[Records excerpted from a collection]
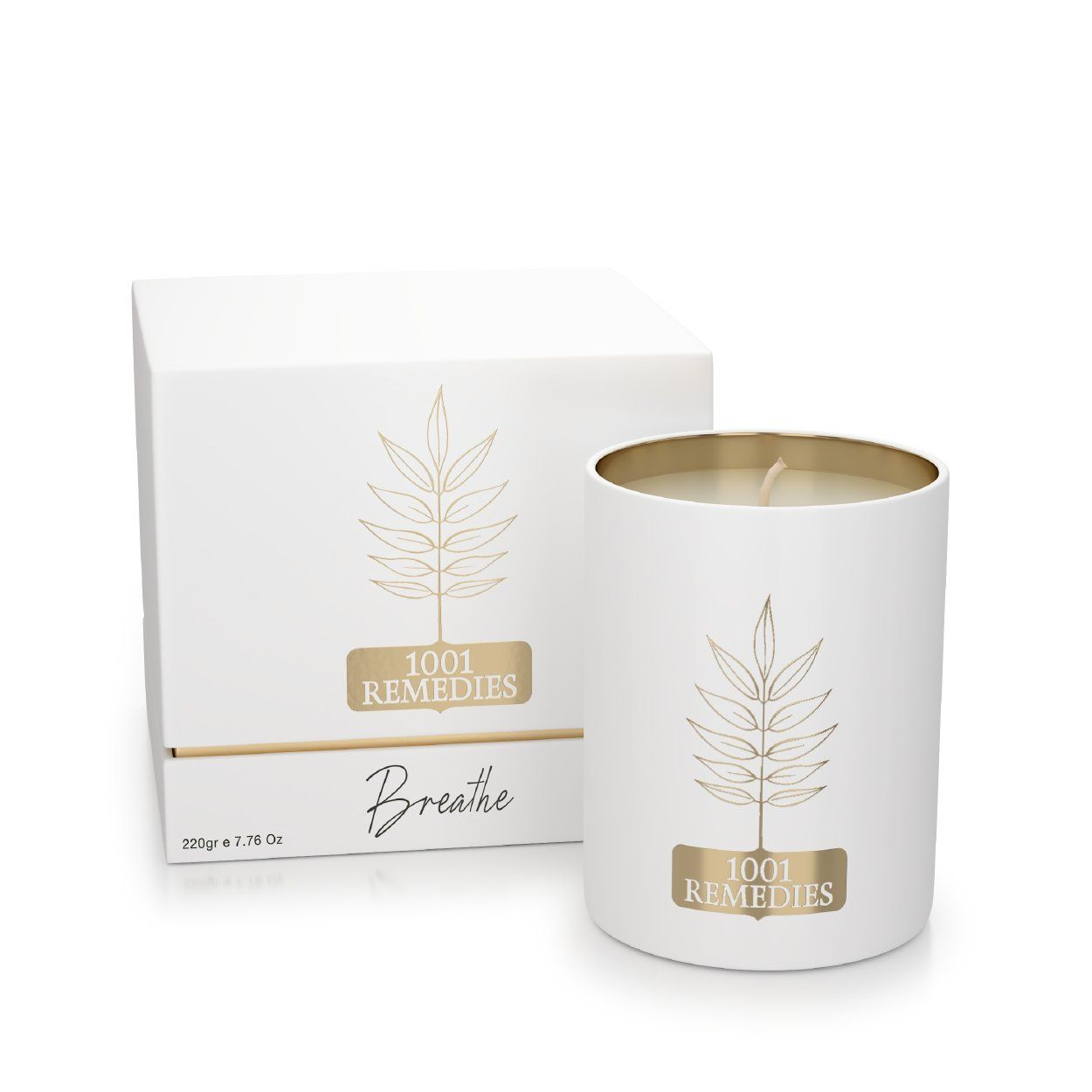 Breathe Candle - 1001 Remedies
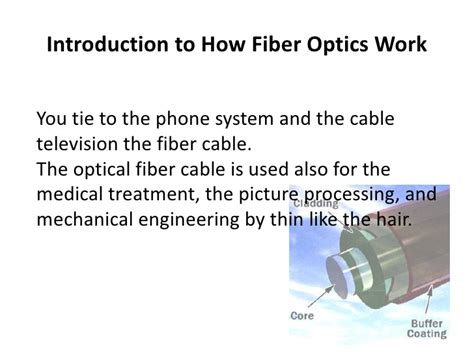 introduction to sensors books an introduction to fiber optic 28 images introduction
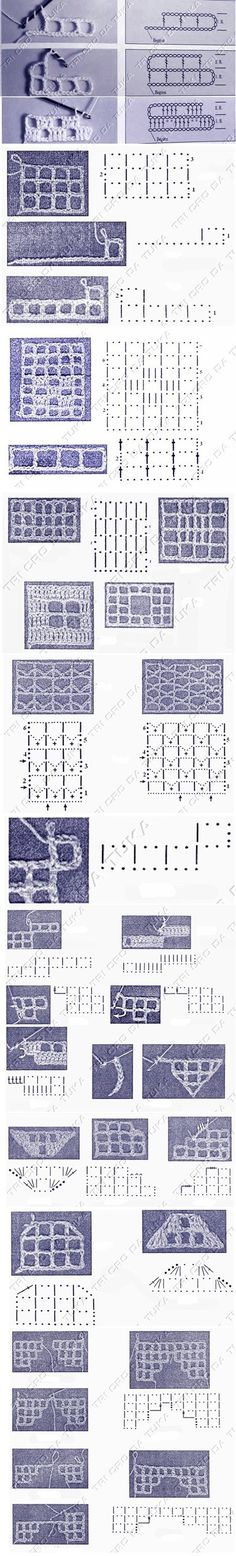 "FILET CROCHET Filet in French simply means 'net or a mesh"". So filet crochet is Crochet patterns made in a net or a grid. It  uses just 3 basic stitches like the chain stitch, the double crochet an..."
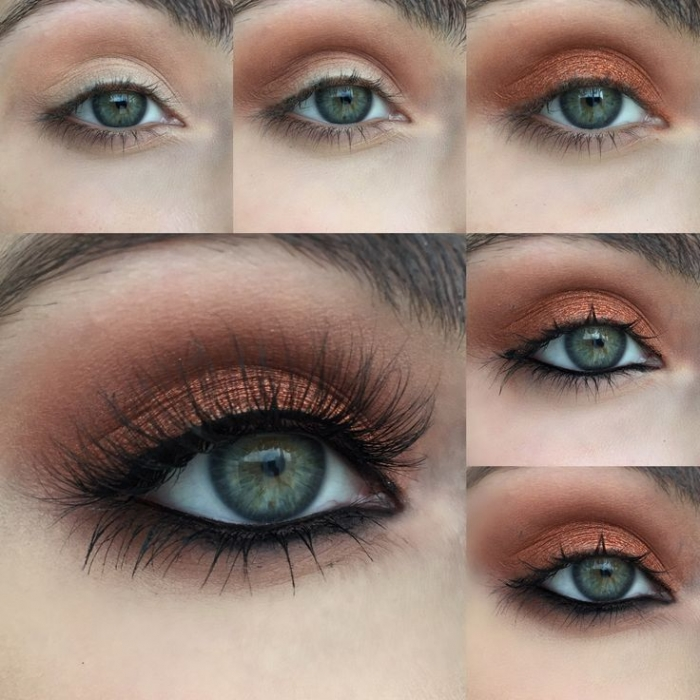 Макияж для блондинки с серыми глазами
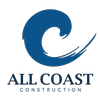 All Coast Construction and Estate Maintenance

* **What you should do**: Excluding the pictures, transcribe all of the entries exactly.

* **Written response**:
 Breathe Candle - 1001 Remedies
 introduction to sensors books an introduction to fiber optic 28 images introduction
 "FILET CROCHET Filet in French simply means 'net or a mesh"". So filet crochet is Crochet patterns made in a net or a grid. It  uses just 3 basic stitches like the chain stitch, the double crochet an..."
 Макияж для блондинки с серыми глазами
 All Coast Construction and Estate Maintenance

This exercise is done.